§ Kurzaufgabe 1: Übertragen Sie aus der Haushaltsrede zum Umwelt-Etat den Satz „Dabei möchte ich das Licht auch einmal ein bisschen auf die Felder lenken, die wir uns vielleicht gar nicht täglich bewusst machen.“ ins Englische.
§ Kurzaufgabe 2: Aktualisieren Sie die Einträge vom Beginn bis einschließlich der Zeile mit „127L135 126H127L125 127L118“, indem Sie „instance_id“ durch „object_id“ ersetzen und alles Übrige unverändert lassen. Geben Sie nur diese Zeilen wieder und lassen Sie die Bilder dabei weg.

Haushaltsrede zum Umwelt-Etat

Runde 1

Sehr geehrte Frau Präsidentin, liebe Kolleginnen und Kollegen!

Das Umweltministerium ist u. a. zuständig für eines der wichtigsten Themen dieser Legislaturperiode – vielleicht sogar für eines der wichtigsten Themen unserer Generation –, und der Name des Ministeriums – neben „Umwelt“ auch „Energie“ und „Klimaschutz“ – zeigt wie in einem Hausaufgabenheft die Schwerpunktsetzung, die richtig und wichtig ist.

Gerade deshalb ist es mir heute wichtig, anlässlich dieses Haushalts nicht nur über diese beiden Themenfelder zu reden, über die wir uns so oft unterhalten – beispielsweise die IPCEI-Projekte der Europäischen Union oder den Bau von Photovoltaikanlagen –, sondern auch über das Thema Nachhaltigkeit zu sprechen – ein Thema, für das das Umweltministerium in ganz, ganz vielen Feldern zuständig ist. Dabei möchte ich das Licht auch einmal ein bisschen auf die Felder lenken, die wir uns vielleicht gar nicht täglich bewusst machen.

§ Arbeitsdaten:
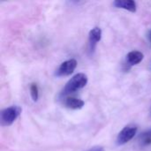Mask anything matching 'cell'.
<instances>
[{
	"label": "cell",
	"instance_id": "cell-1",
	"mask_svg": "<svg viewBox=\"0 0 151 151\" xmlns=\"http://www.w3.org/2000/svg\"><path fill=\"white\" fill-rule=\"evenodd\" d=\"M88 76L83 73H79L75 74L73 78H71L67 83L65 84V88H63L60 96H66L70 94H73L81 88H83L88 84Z\"/></svg>",
	"mask_w": 151,
	"mask_h": 151
},
{
	"label": "cell",
	"instance_id": "cell-2",
	"mask_svg": "<svg viewBox=\"0 0 151 151\" xmlns=\"http://www.w3.org/2000/svg\"><path fill=\"white\" fill-rule=\"evenodd\" d=\"M21 111V108L18 105H13L4 109L0 113L1 125L3 127H9L12 125V123L20 115Z\"/></svg>",
	"mask_w": 151,
	"mask_h": 151
},
{
	"label": "cell",
	"instance_id": "cell-3",
	"mask_svg": "<svg viewBox=\"0 0 151 151\" xmlns=\"http://www.w3.org/2000/svg\"><path fill=\"white\" fill-rule=\"evenodd\" d=\"M138 127L135 126H127L125 127L118 134L116 143L118 146L125 145L126 143L129 142L137 134Z\"/></svg>",
	"mask_w": 151,
	"mask_h": 151
},
{
	"label": "cell",
	"instance_id": "cell-4",
	"mask_svg": "<svg viewBox=\"0 0 151 151\" xmlns=\"http://www.w3.org/2000/svg\"><path fill=\"white\" fill-rule=\"evenodd\" d=\"M77 66V61L74 58L68 59L65 62H63L59 67L57 69L55 75L57 77H63V76H68L73 73Z\"/></svg>",
	"mask_w": 151,
	"mask_h": 151
},
{
	"label": "cell",
	"instance_id": "cell-5",
	"mask_svg": "<svg viewBox=\"0 0 151 151\" xmlns=\"http://www.w3.org/2000/svg\"><path fill=\"white\" fill-rule=\"evenodd\" d=\"M102 38V29L98 27L92 28L88 34V40H89V49L91 51H94L96 46L98 42L101 41Z\"/></svg>",
	"mask_w": 151,
	"mask_h": 151
},
{
	"label": "cell",
	"instance_id": "cell-6",
	"mask_svg": "<svg viewBox=\"0 0 151 151\" xmlns=\"http://www.w3.org/2000/svg\"><path fill=\"white\" fill-rule=\"evenodd\" d=\"M113 5L117 8L127 10L131 12H135L137 9L136 3L133 0H116L113 2Z\"/></svg>",
	"mask_w": 151,
	"mask_h": 151
},
{
	"label": "cell",
	"instance_id": "cell-7",
	"mask_svg": "<svg viewBox=\"0 0 151 151\" xmlns=\"http://www.w3.org/2000/svg\"><path fill=\"white\" fill-rule=\"evenodd\" d=\"M143 58H144L143 53H142L141 51L134 50V51H130L127 55V61L128 65H138L139 63H141L143 60Z\"/></svg>",
	"mask_w": 151,
	"mask_h": 151
},
{
	"label": "cell",
	"instance_id": "cell-8",
	"mask_svg": "<svg viewBox=\"0 0 151 151\" xmlns=\"http://www.w3.org/2000/svg\"><path fill=\"white\" fill-rule=\"evenodd\" d=\"M65 107L72 109V110H81L83 108L85 103L83 100L75 98V97H68L65 100Z\"/></svg>",
	"mask_w": 151,
	"mask_h": 151
},
{
	"label": "cell",
	"instance_id": "cell-9",
	"mask_svg": "<svg viewBox=\"0 0 151 151\" xmlns=\"http://www.w3.org/2000/svg\"><path fill=\"white\" fill-rule=\"evenodd\" d=\"M139 140L142 146H150L151 144V128L142 133L140 135Z\"/></svg>",
	"mask_w": 151,
	"mask_h": 151
},
{
	"label": "cell",
	"instance_id": "cell-10",
	"mask_svg": "<svg viewBox=\"0 0 151 151\" xmlns=\"http://www.w3.org/2000/svg\"><path fill=\"white\" fill-rule=\"evenodd\" d=\"M30 95L34 102H36L39 98V89L36 84L33 83L30 86Z\"/></svg>",
	"mask_w": 151,
	"mask_h": 151
},
{
	"label": "cell",
	"instance_id": "cell-11",
	"mask_svg": "<svg viewBox=\"0 0 151 151\" xmlns=\"http://www.w3.org/2000/svg\"><path fill=\"white\" fill-rule=\"evenodd\" d=\"M86 151H104V148L102 146H95V147H92Z\"/></svg>",
	"mask_w": 151,
	"mask_h": 151
},
{
	"label": "cell",
	"instance_id": "cell-12",
	"mask_svg": "<svg viewBox=\"0 0 151 151\" xmlns=\"http://www.w3.org/2000/svg\"><path fill=\"white\" fill-rule=\"evenodd\" d=\"M150 38L151 39V31H150Z\"/></svg>",
	"mask_w": 151,
	"mask_h": 151
}]
</instances>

§ Musterlösung 1: In doing so, I would also like to shine a little light on the fields that we perhaps are not even aware of on a daily basis.

§ Musterlösung 2:
Mask anything matching 'cell'.
<instances>
[{
	"label": "cell",
	"object_id": "cell-1",
	"mask_svg": "<svg viewBox=\"0 0 151 151\" xmlns=\"http://www.w3.org/2000/svg\"><path fill=\"white\" fill-rule=\"evenodd\" d=\"M88 76L83 73H79L75 74L73 78H71L67 83L65 84V88H63L60 96H66L70 94H73L81 88H83L88 84Z\"/></svg>",
	"mask_w": 151,
	"mask_h": 151
},
{
	"label": "cell",
	"object_id": "cell-2",
	"mask_svg": "<svg viewBox=\"0 0 151 151\" xmlns=\"http://www.w3.org/2000/svg\"><path fill=\"white\" fill-rule=\"evenodd\" d=\"M21 111V108L18 105H13L4 109L0 113L1 125L3 127H9L12 125V123L20 115Z\"/></svg>",
	"mask_w": 151,
	"mask_h": 151
},
{
	"label": "cell",
	"object_id": "cell-3",
	"mask_svg": "<svg viewBox=\"0 0 151 151\" xmlns=\"http://www.w3.org/2000/svg\"><path fill=\"white\" fill-rule=\"evenodd\" d=\"M138 127L135 126H127L125 127L118 134L116 143L118 146L125 145L126 143L129 142L137 134Z\"/></svg>",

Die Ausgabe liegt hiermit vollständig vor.